Check whether HTTP support is compiled in with pizzarr_compiled_features(). When "http_sync" is present, zarrs can open http:// and https:// URLs. When it is absent, HTTP reads fall through to the R-native crul-based path:

"http_sync" %in% pizzarr_compiled_features()

S3 reads via zarrs

When the s3 feature is compiled in, the zarrs backend can read from Amazon S3 buckets using the object_store crate with an async-to-sync adapter. Public buckets work without credentials (unsigned requests). Authenticated access uses standard AWS environment variables (AWS_ACCESS_KEY_ID, AWS_SECRET_ACCESS_KEY, AWS_REGION).

S3 stores are currently read-only via zarrs — write operations fall through to the R-native path.
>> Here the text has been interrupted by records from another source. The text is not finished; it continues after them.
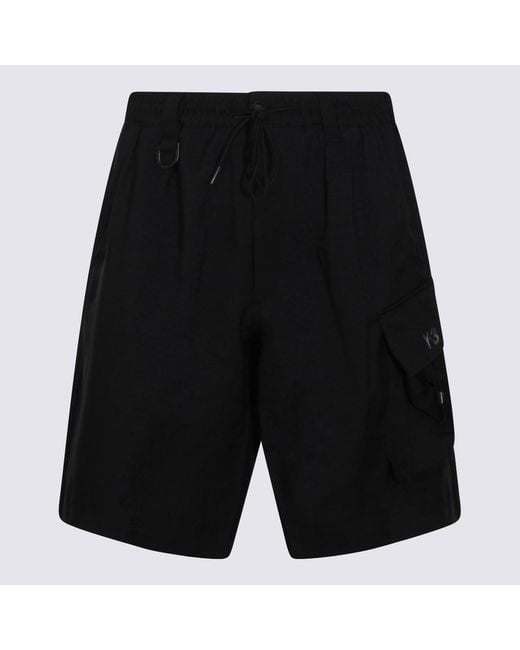 Y-3 Black Shorts _Pet-Rec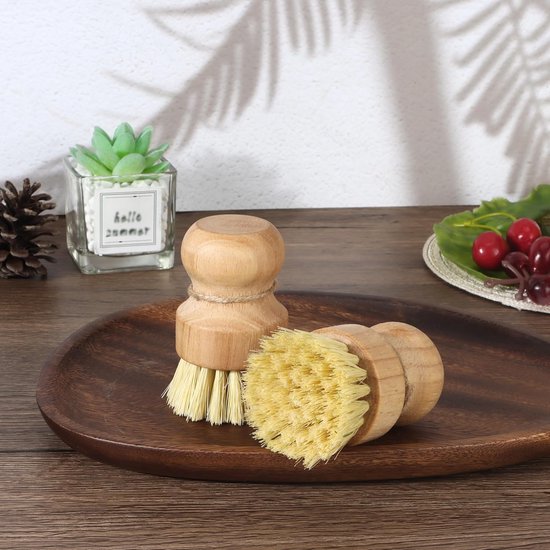 bamboe handpalmborstel — afbeelding 3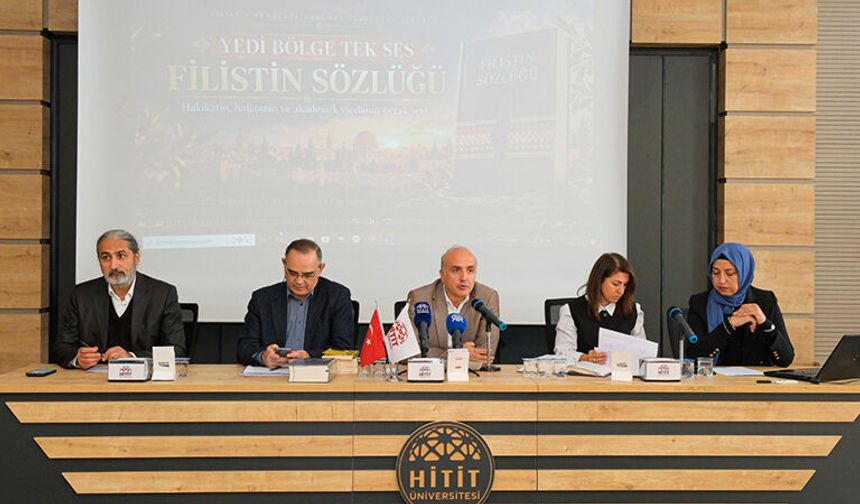 "Yedi Bölge Tek Ses: Filistin Sözlüğü" programı düzenlendi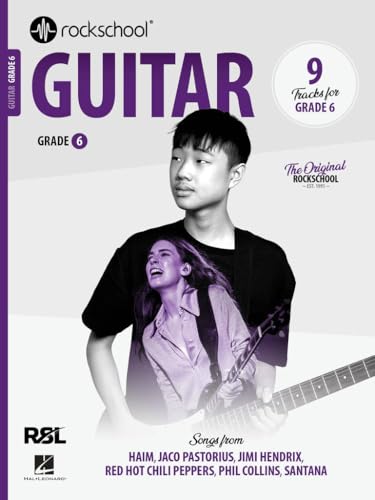 Rockschool Guitar Grade 6 (2024). Enthält Online-Audio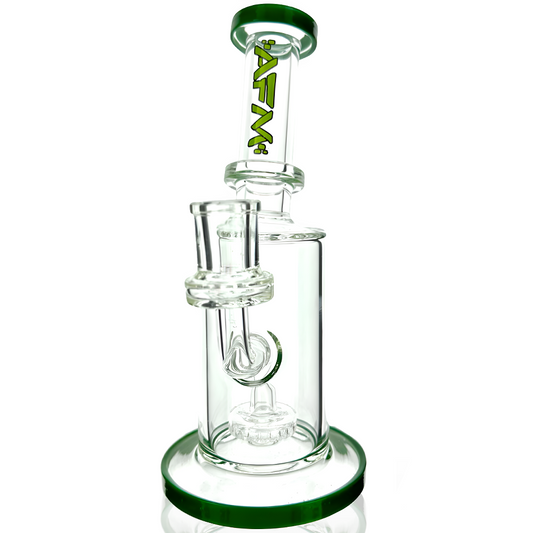 8" Puck Clear Glass Mini Dab Rig - East Loud
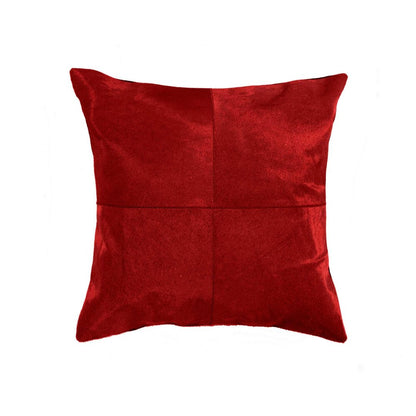 18" Chocolate Brown Cowhide Throw Pillow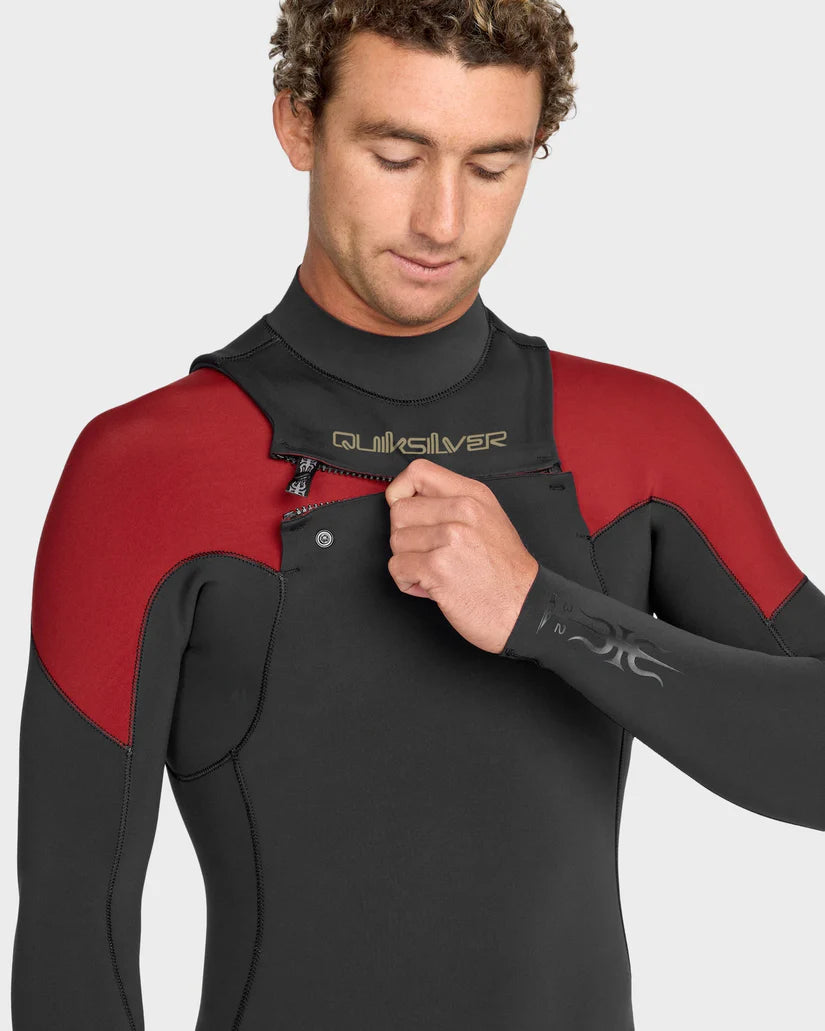 Quiksilver Mens 3/2mm Mercury Chest Zip Wetsuit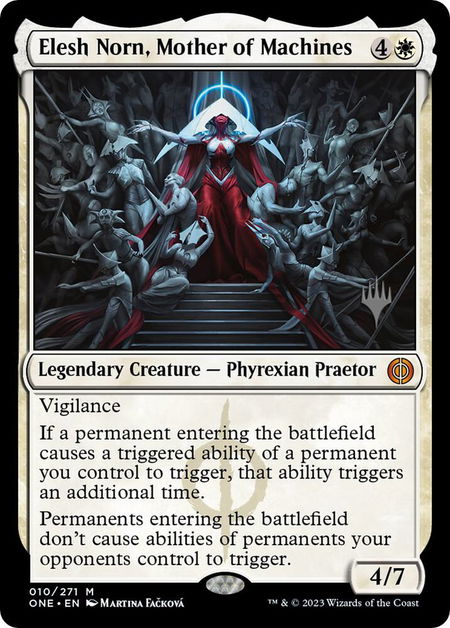 Elesh Norn, Mother of Machines - Promo Pack: Phyrexia: All Will Be One Magic: The Gathering trading card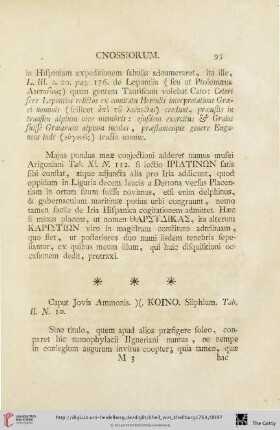 Caput Jovis Ammonis. Koino. Silphium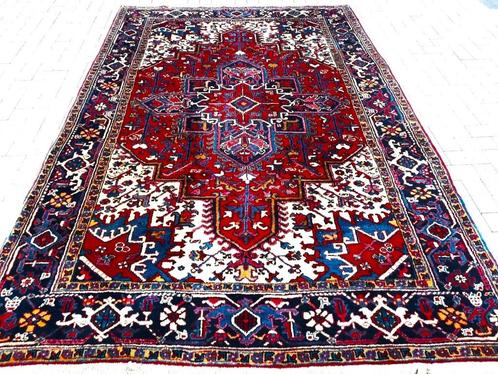 Perzisch handgeknoopt Iraanse tapijt (Heriz) 300 x 210 cm, Antiek en Kunst, Antiek | Tapijten, Tafelkleden en Textiel, Ophalen
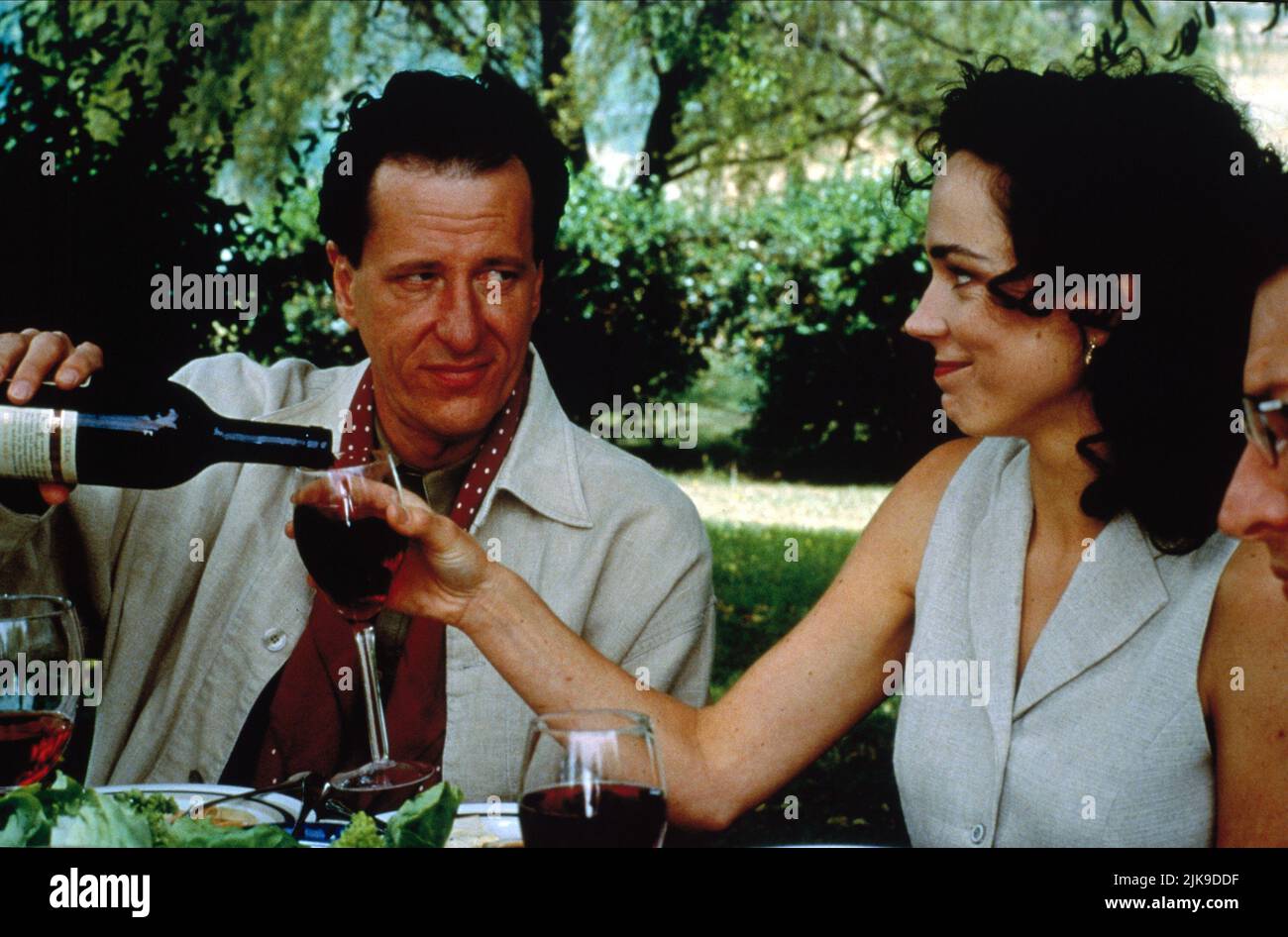 Geoffrey Rush Frances O Connor Film A Little Bit Of Soul Aus 1998 Characters Godfrey Usher Kate Haslett Director Peter Duncan 19 March 1998 Warning This Photograph Is For Editorial Use Only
# OME-Zarr bonsai dataset on AWS Open Data (V2, zstd, uint8)
s3_url <- "s3://ome-zarr-scivis/v0.4/64x0/bonsai.ome.zarr"

# Read array metadata
meta <- zarrs_open_array_metadata(s3_url, "scale0/bonsai")
str(meta[c("shape", "dtype", "zarr_format")])
# Read a small subset (first 4x4x4 corner)
result <- zarrs_get_subset(s3_url, "scale0/bonsai",
                           list(c(0L, 4L), c(0L, 4L), c(0L, 4L)), NULL)
str(result)
zarrs_close_store(s3_url)

GCS and other cloud stores

GCS data hosted on Google Cloud Storage is publicly accessible via HTTPS endpoints. The zarrs HTTP backend reads these directly:

# Pangeo ECCO ocean basins (V2, blosc/lz4, float32)
gcs_url <- "https://storage.googleapis.com/pangeo-data/ECCO_basins.zarr"

meta <- zarrs_open_array_metadata(gcs_url, "basin_mask")
cat("Shape:", paste(meta$shape, collapse = " x "), "\n")
cat("Dtype:", meta$dtype, "\n")
# Read a single basin mask slice
result <- zarrs_get_subset(gcs_url, "basin_mask",
                           list(c(0L, 1L), c(0L, 90L), c(0L, 90L)), NULL)
cat("Slice dimensions:", paste(result$shape, collapse = " x "), "\n")
zarrs_close_store(gcs_url)

Authenticated GCS access via gs:// URLs requires the gcs compiled feature and GCP credentials (environment variables or application default credentials). The S3Store and GcsStore R6 classes provide URL wrappers for high-level use with zarr_open():

# S3 (requires s3 feature)
z <- zarr_open(store = S3Store$new("s3://bucket/path/to/store.zarr"))

# GCS (requires gcs feature + credentials)
z <- zarr_open(store = GcsStore$new("gs://bucket/path/to/store.zarr"))

C/F order handling

zarrs stores data in C-order (row-major), while R uses F-order (column-major). The Rust backend handles this conversion transparently:

The transpose uses cache-blocked tiling for 2D arrays and output-order iteration with incremental index tracking for higher dimensions, matching or exceeding the performance of R’s C-level aperm().